_SET PROBLEM_. Reproduce the items word for word, from the line containing "How far removed" through the end of the items, and leave the pictures out of your answer.

-- Begin RECORDS SUPPLIED --

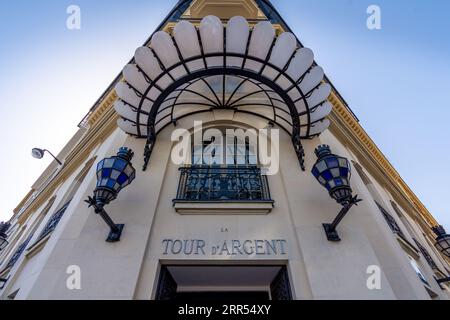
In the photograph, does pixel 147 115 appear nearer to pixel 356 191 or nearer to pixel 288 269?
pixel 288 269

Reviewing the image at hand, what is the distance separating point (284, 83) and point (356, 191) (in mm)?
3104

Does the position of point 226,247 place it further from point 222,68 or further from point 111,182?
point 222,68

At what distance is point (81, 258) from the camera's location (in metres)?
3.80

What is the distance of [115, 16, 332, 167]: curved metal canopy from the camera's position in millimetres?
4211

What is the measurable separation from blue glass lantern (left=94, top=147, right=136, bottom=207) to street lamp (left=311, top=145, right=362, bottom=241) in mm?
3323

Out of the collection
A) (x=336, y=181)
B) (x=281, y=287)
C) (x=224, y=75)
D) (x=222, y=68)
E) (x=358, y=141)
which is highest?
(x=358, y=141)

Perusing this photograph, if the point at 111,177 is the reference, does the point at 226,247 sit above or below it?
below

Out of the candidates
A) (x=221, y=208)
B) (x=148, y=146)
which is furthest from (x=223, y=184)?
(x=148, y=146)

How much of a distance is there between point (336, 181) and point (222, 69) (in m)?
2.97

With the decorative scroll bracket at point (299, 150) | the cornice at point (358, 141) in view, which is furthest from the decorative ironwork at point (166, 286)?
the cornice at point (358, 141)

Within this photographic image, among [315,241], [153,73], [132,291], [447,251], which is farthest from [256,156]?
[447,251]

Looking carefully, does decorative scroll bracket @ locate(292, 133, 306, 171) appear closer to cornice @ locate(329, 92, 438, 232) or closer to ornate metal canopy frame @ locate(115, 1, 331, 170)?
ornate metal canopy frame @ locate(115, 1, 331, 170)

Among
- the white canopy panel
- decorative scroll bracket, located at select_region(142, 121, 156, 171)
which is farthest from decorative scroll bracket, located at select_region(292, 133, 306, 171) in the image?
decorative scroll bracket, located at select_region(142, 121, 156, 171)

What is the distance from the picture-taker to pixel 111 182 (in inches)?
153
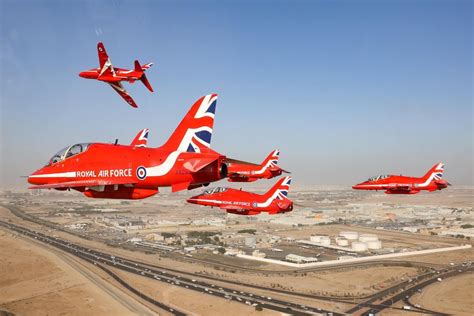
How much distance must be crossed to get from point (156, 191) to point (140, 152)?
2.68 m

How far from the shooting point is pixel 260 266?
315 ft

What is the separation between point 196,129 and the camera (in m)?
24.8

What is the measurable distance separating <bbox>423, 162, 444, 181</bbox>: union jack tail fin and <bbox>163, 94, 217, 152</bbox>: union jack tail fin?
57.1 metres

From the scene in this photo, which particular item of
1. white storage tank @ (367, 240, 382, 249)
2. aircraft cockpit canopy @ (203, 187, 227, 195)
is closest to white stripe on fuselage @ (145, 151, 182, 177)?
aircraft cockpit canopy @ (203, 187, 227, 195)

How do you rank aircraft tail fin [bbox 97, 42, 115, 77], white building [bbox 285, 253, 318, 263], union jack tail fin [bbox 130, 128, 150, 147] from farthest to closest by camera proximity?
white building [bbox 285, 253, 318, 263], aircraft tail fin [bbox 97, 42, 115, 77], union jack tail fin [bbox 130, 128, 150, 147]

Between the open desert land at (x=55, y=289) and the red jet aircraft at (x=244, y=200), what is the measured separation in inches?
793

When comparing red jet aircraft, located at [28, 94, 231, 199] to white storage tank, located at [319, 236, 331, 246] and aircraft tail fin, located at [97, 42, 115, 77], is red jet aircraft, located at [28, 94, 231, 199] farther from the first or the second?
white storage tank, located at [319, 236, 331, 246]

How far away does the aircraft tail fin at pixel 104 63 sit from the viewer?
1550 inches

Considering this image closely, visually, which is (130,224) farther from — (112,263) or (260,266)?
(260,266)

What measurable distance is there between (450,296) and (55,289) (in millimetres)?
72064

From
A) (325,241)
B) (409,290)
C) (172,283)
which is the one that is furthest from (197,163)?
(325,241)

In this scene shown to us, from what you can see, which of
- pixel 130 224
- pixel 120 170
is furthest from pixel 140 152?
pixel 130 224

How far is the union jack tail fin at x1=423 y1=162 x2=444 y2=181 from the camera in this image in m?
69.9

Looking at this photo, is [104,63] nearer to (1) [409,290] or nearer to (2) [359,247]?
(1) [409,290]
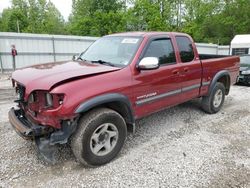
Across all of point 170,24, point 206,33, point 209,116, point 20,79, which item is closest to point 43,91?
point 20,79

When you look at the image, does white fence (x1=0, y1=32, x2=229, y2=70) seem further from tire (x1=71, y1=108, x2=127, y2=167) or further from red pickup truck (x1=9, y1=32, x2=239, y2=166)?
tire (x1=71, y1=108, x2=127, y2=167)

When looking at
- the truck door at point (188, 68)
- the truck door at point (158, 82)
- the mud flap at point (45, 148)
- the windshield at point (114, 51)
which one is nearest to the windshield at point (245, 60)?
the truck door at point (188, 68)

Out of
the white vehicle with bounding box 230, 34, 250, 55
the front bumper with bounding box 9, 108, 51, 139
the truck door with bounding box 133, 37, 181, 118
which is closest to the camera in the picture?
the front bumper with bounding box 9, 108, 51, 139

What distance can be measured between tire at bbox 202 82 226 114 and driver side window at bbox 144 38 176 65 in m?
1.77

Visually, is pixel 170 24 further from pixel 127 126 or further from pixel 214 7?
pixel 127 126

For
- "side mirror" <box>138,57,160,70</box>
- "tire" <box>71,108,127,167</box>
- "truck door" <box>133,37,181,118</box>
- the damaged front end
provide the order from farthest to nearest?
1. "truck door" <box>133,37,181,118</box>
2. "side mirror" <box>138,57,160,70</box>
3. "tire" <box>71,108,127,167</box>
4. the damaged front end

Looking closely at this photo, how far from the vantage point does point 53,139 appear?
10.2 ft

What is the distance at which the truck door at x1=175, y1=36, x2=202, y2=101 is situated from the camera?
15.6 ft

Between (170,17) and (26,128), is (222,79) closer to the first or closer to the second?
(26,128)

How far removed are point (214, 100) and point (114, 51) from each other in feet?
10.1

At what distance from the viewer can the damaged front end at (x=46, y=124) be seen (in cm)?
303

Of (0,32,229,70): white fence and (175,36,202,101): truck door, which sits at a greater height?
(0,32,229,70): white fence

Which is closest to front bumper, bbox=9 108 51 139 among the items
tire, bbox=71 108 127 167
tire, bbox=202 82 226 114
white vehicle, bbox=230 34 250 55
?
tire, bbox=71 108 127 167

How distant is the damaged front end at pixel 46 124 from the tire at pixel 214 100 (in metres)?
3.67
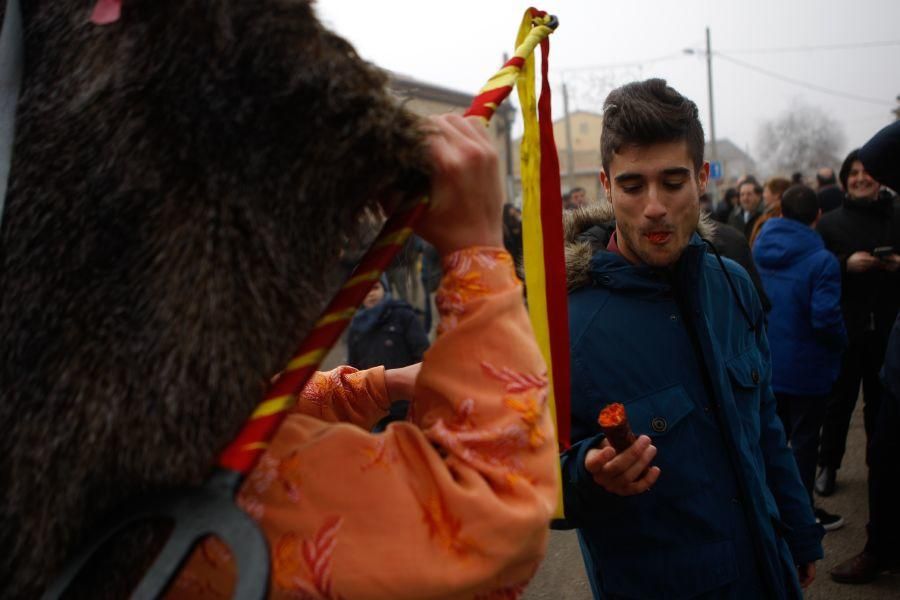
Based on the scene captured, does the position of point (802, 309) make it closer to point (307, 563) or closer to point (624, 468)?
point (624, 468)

-- End RECORDS SUPPLIED --

_RESULT_.
How far removed are point (214, 100) and point (114, 51) from each other in feet?
10.1

At what distance from the viewer can the damaged front end at (x=46, y=124) be seen (in cm)?
303

Of (0,32,229,70): white fence and (175,36,202,101): truck door, which sits at a greater height?
(0,32,229,70): white fence

Which is closest to front bumper, bbox=9 108 51 139 among the items
tire, bbox=71 108 127 167
tire, bbox=202 82 226 114
white vehicle, bbox=230 34 250 55
?
tire, bbox=71 108 127 167

How distant is the damaged front end at pixel 46 124 from the tire at pixel 214 100 (in metres)?
3.67
Based on the scene captured, does the position of point (802, 309) make it closer to point (307, 563) or closer to point (624, 468)?
point (624, 468)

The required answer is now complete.